10.1           Termination Rights of the Parties. The Employee may terminate her employment at any time by giving the Employer thirty (30) calendar days’ prior written notice thereof, whereupon such employment shall terminate on the earlier of: (i) the 30th calendar day following the date on which such notice is given to the Employer; or (ii) any date prior to such 30th day that is specified by the Employer by notice to the Employee. The Employer may terminate the Employee’s employment at any time by giving notice of termination to the Employee, whereupon, unless otherwise specified by the Employer, the date of termination of the Employee’s employment shall be the date on which notice of termination is given to the Employee. Upon the death of the Employee or the Employee’s disability such that she is unable to perform her duties as determined, in good faith, by the Board of Directors of the Employer, her employment shall terminate immediately upon such occurrence. Subject to Section 13, the date on which the Employee’s employment terminates hereunder is hereinafter referred to as the “Termination Date”.

 

10.2           Employee’s Right to Compensation Following Termination; Severance Pay.

 

(a)             If the Employee’s employment hereunder terminates for any reason whatsoever, the Employer shall pay her (or, in the case of death, her estate) all accrued but unpaid base salary and vacation pay through and including the Termination Date, which amounts shall be paid to the Employee (or her estate) in a lump sum as of such Termination Date. Subject to the terms and conditions of this Agreement, the Employee shall also be entitled to such other benefits for which she is eligible under the terms and conditions of the Employer’s employee benefit plans, stock options arrangements, and any applicable law.
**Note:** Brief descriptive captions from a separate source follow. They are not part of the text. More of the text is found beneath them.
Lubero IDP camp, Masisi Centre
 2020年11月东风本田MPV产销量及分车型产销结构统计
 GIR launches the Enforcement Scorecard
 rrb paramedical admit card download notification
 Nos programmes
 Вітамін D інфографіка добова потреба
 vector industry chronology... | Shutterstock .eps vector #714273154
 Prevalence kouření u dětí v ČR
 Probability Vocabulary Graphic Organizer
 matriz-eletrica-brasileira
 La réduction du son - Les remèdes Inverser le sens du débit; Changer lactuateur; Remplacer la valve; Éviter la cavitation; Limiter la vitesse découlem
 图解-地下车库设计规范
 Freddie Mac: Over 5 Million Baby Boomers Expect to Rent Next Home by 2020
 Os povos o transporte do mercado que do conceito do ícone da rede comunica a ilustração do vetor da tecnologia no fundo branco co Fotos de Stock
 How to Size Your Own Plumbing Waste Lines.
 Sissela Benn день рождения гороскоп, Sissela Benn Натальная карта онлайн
The accrued compensation and benefits described in this Section 10.2(a) are collectively referred to as the “Accrued Benefits.”

 

(b)            If (i) the Employee voluntarily terminates her employment hereunder without Good Reason (as defined in Section 10.2(e) below) or (ii) the Employee’s employment hereunder terminates by reason of her death or disability or (iii) the Employer terminates the employment of the Employee, at any time, for Cause, then, other than the Accrued Benefits, neither the Employee nor her estate, heirs or other successors shall be entitled to severance pay or other benefits under this Agreement after the Termination Date.

 

(c)            If the employment of the Employee is terminated by the Employer for any reason other than for Cause (as defined in Section 10.2(e) below) at any time or if the employment of the Employee is terminated by the Employee for Good Reason then, subject to Sections 10.3 and 13 and subsection (d) hereof, and in addition to the Accrued Benefits, the Employee shall be entitled to: (i) severance pay in the form of a continuation of the periodic payment of her salary for a period of six (6) months from the Termination Date; and (ii) an amount equal to the product of (A) the maximum performance bonus, pursuant to Section 8.2, that she would have been eligible to receive for the year in which such termination occurs, assuming achievement by the Employer (or otherwise) of all applicable performance targets at the “target” level, multiplied by (B) 0.5, which shall be payable no later than the last installment of her severance. The continued salary payments referred to in the foregoing clause (i) shall be made in accordance with the Employer’s standard payroll practices and timing as in effect from time to time.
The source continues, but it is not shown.